▶ [Data rows]:

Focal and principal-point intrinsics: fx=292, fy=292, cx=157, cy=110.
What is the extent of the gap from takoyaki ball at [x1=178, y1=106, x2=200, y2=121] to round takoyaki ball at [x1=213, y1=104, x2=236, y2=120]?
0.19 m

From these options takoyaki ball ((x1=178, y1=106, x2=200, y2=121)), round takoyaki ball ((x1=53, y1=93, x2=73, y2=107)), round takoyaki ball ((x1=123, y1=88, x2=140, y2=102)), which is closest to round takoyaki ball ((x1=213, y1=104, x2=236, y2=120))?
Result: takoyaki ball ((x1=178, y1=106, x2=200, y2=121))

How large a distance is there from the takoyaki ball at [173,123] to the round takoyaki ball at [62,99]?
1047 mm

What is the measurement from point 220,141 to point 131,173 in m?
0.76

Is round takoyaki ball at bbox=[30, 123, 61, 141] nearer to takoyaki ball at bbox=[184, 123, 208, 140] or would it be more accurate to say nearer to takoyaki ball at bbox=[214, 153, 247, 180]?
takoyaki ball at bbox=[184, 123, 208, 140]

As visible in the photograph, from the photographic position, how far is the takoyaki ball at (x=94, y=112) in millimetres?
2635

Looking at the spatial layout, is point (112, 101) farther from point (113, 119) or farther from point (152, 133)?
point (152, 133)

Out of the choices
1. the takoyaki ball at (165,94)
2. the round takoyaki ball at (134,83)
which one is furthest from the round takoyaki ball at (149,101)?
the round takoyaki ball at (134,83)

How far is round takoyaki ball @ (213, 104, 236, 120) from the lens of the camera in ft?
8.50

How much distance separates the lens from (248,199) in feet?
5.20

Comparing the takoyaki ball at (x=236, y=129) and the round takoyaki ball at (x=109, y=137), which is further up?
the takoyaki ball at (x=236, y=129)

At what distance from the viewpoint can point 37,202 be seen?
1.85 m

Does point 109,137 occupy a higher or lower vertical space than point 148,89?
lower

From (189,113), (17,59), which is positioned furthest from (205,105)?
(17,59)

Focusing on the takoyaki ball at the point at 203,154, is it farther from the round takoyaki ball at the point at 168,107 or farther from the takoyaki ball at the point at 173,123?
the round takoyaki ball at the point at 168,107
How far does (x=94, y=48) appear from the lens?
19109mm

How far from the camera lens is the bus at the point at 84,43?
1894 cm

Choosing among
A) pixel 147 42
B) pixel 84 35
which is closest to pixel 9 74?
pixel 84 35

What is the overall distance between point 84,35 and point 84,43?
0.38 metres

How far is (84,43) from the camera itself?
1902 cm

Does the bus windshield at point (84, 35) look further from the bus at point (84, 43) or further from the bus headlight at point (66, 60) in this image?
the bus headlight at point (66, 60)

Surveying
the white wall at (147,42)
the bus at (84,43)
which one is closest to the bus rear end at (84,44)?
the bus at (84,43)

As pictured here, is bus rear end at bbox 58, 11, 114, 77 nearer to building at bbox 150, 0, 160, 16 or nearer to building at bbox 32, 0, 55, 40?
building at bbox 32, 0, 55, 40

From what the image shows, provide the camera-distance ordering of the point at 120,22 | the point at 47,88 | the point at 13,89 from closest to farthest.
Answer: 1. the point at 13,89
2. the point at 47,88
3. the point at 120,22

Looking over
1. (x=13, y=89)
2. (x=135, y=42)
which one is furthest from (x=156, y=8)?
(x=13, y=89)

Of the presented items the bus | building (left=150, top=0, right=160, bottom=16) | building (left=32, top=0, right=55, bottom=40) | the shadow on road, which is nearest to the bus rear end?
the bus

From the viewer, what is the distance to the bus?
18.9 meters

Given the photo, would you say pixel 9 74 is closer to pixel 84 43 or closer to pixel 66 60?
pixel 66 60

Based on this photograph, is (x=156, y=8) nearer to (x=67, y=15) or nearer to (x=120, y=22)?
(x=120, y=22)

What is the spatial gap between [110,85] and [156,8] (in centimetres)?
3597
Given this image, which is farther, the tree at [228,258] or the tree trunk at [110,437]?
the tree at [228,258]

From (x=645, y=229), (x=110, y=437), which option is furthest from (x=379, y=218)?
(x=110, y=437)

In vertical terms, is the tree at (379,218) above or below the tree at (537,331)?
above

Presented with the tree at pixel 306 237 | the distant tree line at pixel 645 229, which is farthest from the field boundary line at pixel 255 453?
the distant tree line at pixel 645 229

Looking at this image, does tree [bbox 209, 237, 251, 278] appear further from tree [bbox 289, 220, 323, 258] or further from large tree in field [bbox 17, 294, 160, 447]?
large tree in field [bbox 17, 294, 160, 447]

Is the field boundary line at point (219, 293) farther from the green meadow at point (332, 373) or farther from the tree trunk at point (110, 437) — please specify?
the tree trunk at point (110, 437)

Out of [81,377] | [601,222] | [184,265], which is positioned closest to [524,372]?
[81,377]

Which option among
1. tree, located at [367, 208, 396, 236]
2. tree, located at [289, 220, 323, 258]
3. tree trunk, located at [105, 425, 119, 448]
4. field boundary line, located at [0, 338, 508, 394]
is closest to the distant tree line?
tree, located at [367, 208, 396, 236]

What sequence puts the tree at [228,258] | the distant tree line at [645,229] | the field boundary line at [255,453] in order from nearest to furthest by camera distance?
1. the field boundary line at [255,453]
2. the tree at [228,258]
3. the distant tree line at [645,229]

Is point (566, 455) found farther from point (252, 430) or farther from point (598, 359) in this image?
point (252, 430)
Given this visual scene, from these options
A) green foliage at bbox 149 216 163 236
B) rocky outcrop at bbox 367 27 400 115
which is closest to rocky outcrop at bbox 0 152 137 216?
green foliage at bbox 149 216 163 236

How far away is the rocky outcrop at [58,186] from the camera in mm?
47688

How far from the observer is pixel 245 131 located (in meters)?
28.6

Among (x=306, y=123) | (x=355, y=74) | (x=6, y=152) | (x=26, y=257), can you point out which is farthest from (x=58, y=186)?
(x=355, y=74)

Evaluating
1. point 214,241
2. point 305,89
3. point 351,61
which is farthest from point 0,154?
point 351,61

▶ [What is expected]:
Can you print all of the lines above exactly as they appear, from the first to the last, with nothing changed?

▶ [Answer below]:
Focal and principal-point intrinsics: fx=292, fy=292, cx=157, cy=110.
What is the extent of the gap from takoyaki ball at [x1=178, y1=106, x2=200, y2=121] to round takoyaki ball at [x1=213, y1=104, x2=236, y2=120]?
0.19 m

From these options takoyaki ball ((x1=178, y1=106, x2=200, y2=121)), round takoyaki ball ((x1=53, y1=93, x2=73, y2=107)), round takoyaki ball ((x1=123, y1=88, x2=140, y2=102)), which is closest to round takoyaki ball ((x1=213, y1=104, x2=236, y2=120))?
Result: takoyaki ball ((x1=178, y1=106, x2=200, y2=121))

How large a distance is there from the takoyaki ball at [173,123] to the round takoyaki ball at [62,99]?
1047 mm

What is the measurement from point 220,141 to point 131,173 in m?
0.76

Is round takoyaki ball at bbox=[30, 123, 61, 141] nearer to takoyaki ball at bbox=[184, 123, 208, 140] or would it be more accurate to say nearer to takoyaki ball at bbox=[214, 153, 247, 180]?
takoyaki ball at bbox=[184, 123, 208, 140]

As visible in the photograph, from the photographic position, how far is the takoyaki ball at (x=94, y=112) in millimetres?
2635

Looking at the spatial layout, is point (112, 101) farther from point (113, 119) or farther from point (152, 133)?
point (152, 133)

Out of the choices
1. the takoyaki ball at (165,94)
2. the round takoyaki ball at (134,83)
which one is furthest from the round takoyaki ball at (149,101)?
the round takoyaki ball at (134,83)

How far is round takoyaki ball @ (213, 104, 236, 120) from the lens of the camera in ft?
8.50

How much distance separates the lens from (248,199) in feet?
5.20

Comparing the takoyaki ball at (x=236, y=129) and the round takoyaki ball at (x=109, y=137), which is further up?
the takoyaki ball at (x=236, y=129)

At what distance from the viewpoint can point 37,202 be seen?
1.85 m

Does point 109,137 occupy a higher or lower vertical space than point 148,89?
lower

From (189,113), (17,59), which is positioned furthest from (205,105)?
(17,59)

Focusing on the takoyaki ball at the point at 203,154, is it farther from the round takoyaki ball at the point at 168,107 or farther from the takoyaki ball at the point at 173,123?
the round takoyaki ball at the point at 168,107
How far does (x=94, y=48) appear from the lens?
19109mm

How far from the camera lens is the bus at the point at 84,43?
1894 cm

Choosing among
A) pixel 147 42
B) pixel 84 35
which is closest to pixel 9 74?
pixel 84 35

What is the overall distance between point 84,35 and point 84,43?
0.38 metres

How far is (84,43) from the camera itself?
1902 cm

Does the bus windshield at point (84, 35) look further from the bus at point (84, 43) or further from the bus headlight at point (66, 60) in this image?
the bus headlight at point (66, 60)

Surveying
the white wall at (147,42)
the bus at (84,43)
which one is closest to the bus rear end at (84,44)?
the bus at (84,43)

As pictured here, is bus rear end at bbox 58, 11, 114, 77 nearer to building at bbox 150, 0, 160, 16 or nearer to building at bbox 32, 0, 55, 40?
building at bbox 32, 0, 55, 40

From what the image shows, provide the camera-distance ordering of the point at 120,22 | the point at 47,88 | the point at 13,89 from closest to farthest.
Answer: 1. the point at 13,89
2. the point at 47,88
3. the point at 120,22

Looking over
1. (x=13, y=89)
2. (x=135, y=42)
which one is furthest from (x=156, y=8)?
(x=13, y=89)

Of the presented items the bus | building (left=150, top=0, right=160, bottom=16) | building (left=32, top=0, right=55, bottom=40) | the shadow on road, which is nearest to the bus rear end?
the bus

From the viewer, what is the distance to the bus?
18.9 meters

Given the photo, would you say pixel 9 74 is closer to pixel 84 43 or closer to pixel 66 60?
pixel 66 60

Based on this photograph, is (x=156, y=8) nearer to (x=67, y=15) or nearer to (x=120, y=22)?
(x=120, y=22)

What is the spatial gap between [110,85] and [156,8] (in centimetres)?
3597
Given this image, which is farther, the tree at [228,258] or the tree trunk at [110,437]?
the tree at [228,258]

From (x=645, y=229), (x=110, y=437), which option is furthest from (x=379, y=218)?
(x=110, y=437)

In vertical terms, is the tree at (379,218) above or below the tree at (537,331)?
above

Presented with the tree at pixel 306 237 | the distant tree line at pixel 645 229, which is farthest from the field boundary line at pixel 255 453?
the distant tree line at pixel 645 229

Looking at this image, does tree [bbox 209, 237, 251, 278] appear further from tree [bbox 289, 220, 323, 258] or further from large tree in field [bbox 17, 294, 160, 447]?
large tree in field [bbox 17, 294, 160, 447]

Is the field boundary line at point (219, 293) farther from the green meadow at point (332, 373) or farther from the tree trunk at point (110, 437) — please specify?
the tree trunk at point (110, 437)

Out of [81,377] | [601,222] | [184,265], which is positioned closest to [524,372]?
[81,377]

Which option among
1. tree, located at [367, 208, 396, 236]
2. tree, located at [289, 220, 323, 258]
3. tree trunk, located at [105, 425, 119, 448]
4. field boundary line, located at [0, 338, 508, 394]
is closest to the distant tree line?
tree, located at [367, 208, 396, 236]

What sequence puts the tree at [228,258] | the distant tree line at [645,229] | the field boundary line at [255,453] in order from nearest to furthest by camera distance?
1. the field boundary line at [255,453]
2. the tree at [228,258]
3. the distant tree line at [645,229]

Is point (566, 455) found farther from point (252, 430) or farther from point (598, 359) in this image?
point (252, 430)
Given this visual scene, from these options
A) green foliage at bbox 149 216 163 236
B) rocky outcrop at bbox 367 27 400 115
which is closest to rocky outcrop at bbox 0 152 137 216?
green foliage at bbox 149 216 163 236

How far away is the rocky outcrop at [58,186] from the camera in mm?
47688

How far from the observer is pixel 245 131 located (in meters)?
28.6

Among (x=306, y=123) | (x=355, y=74) | (x=6, y=152) | (x=26, y=257), can you point out which is farthest from (x=58, y=186)?
(x=355, y=74)

Evaluating
1. point 214,241
2. point 305,89
3. point 351,61
which is farthest from point 0,154?
point 351,61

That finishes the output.